Farkle


Quick Start: Creating a calculator

Hello everyone. This guide will help you use Farkle. We will be using F#, but during the process, you will learn some useful things about Farkle itself. There's another guide that explains what's different with C#. Familiarity with context-free grammars and parsing will be very helpful.

How Farkle works

Note: This is an oversimplified, high-level description of Farkle. I will write a more technical description of it in the future.

While parser combinator libraries like FParsec combine many small parsers into a big parser, Farkle combines simple grammars (i.e. descriptions of languages) into more complex ones, and has a single, multi-purpose parser.
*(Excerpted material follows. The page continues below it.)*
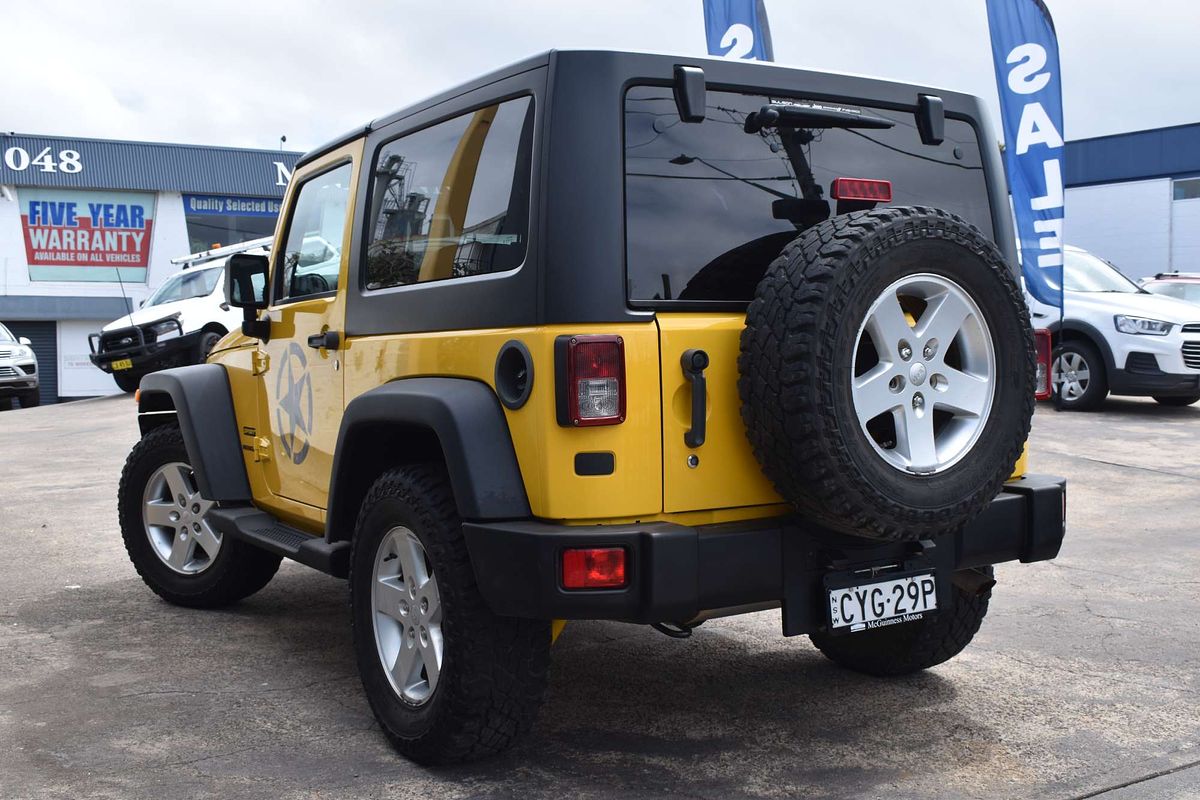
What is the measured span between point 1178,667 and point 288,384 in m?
3.50

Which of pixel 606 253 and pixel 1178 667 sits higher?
pixel 606 253

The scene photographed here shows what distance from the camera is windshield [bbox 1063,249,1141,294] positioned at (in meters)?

These composable grammars are called designtime Farkles.

Also, as with FParsec, a designtime Farkle can "return" something. To accomplish this, there is a special object called a post-processor. Post-processors create a domain-specific type from the input text. For our calculator, we will automatically create a post-processor that returns a number, which is the numerical result of our mathematical expression.

To be able to use a designtime Farkle, we will first feed it to a component called the builder. The builder will check the grammar for errors, create parsing tables with the LALR algorithm, and give us another special object called a runtime Farkle. Runtime Farkles contain a grammar and a post-processor. With a runtime Farkle, we can parse text to our heart's desires.
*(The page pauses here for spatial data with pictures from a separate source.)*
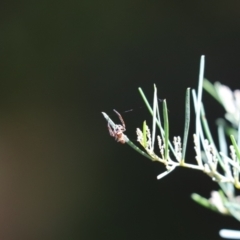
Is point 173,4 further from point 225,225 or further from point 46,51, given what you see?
point 225,225

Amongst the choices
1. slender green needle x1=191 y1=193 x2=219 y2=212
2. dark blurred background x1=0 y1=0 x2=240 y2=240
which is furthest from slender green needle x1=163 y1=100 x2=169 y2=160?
dark blurred background x1=0 y1=0 x2=240 y2=240

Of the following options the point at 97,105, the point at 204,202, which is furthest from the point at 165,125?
the point at 97,105

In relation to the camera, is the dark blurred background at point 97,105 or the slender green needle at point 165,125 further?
the dark blurred background at point 97,105

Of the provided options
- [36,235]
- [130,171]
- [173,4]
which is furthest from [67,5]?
[36,235]

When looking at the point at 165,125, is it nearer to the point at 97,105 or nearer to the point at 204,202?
the point at 204,202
10: By the way, Farkle means: "FArkle Recognizes Known Languages Easily".

20: And "FArkle" means: (GOTO 10).

30: I guess you can't read this line.

Designing our grammar

We want to design a grammar that represents a mathematical expressions on floating-point numbers. The supported operations will be addition, subtraction, multiplication, division, and unary negation. The operator precedence has to be honored, as well as parentheses.
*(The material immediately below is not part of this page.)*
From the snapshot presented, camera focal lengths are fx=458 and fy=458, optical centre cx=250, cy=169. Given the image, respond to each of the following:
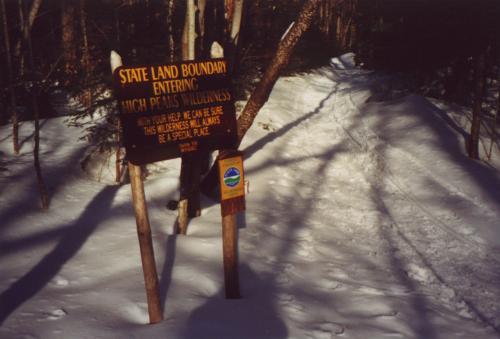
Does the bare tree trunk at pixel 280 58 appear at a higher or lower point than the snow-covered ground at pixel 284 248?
higher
A similar grammar but on the integers, can be found here

For those that don't know, a context-free grammar is made of terminals, nonterminals and productions.

* Nonterminals are composite symbols made of terminals and other nonterminals.

One of the nonterminals is designated as the _start symbol_, and it is the nonterminal from which parsing will start.

The terminals

We don't have to explicitly write a terminal for the mathematical symbols. They are just symbols that can have only one value and do not contain any meaningful information other than their presence. Farkle calls these types of symbols literals and treats them specially to reduce boilerplate.

So we are now left with one terminal to implement; the terminal for our decimal numbers. In Farkle, terminals are made of a regular expression that specifies the text that corresponds to this terminal, and a delegate called transformer that converts the text to an arbitrary object.

There are three ways to create this terminal, starting from the simplest:


The Farkle.Builder.Terminals has functions that allow you to create some commonly needed terminals, like integers or floating-point numbers. We create our terminal this way:

open Farkle
open Farkle.Builder
open System

let number = Terminals.genericReal<float> false "Number"

The boolean parameter specifies whether to allow a minus sign at the beginning (we don't). The last parameter is the terminal's name, used for error reporting.

The Terminals module has more functions. You can see them all in the documentation.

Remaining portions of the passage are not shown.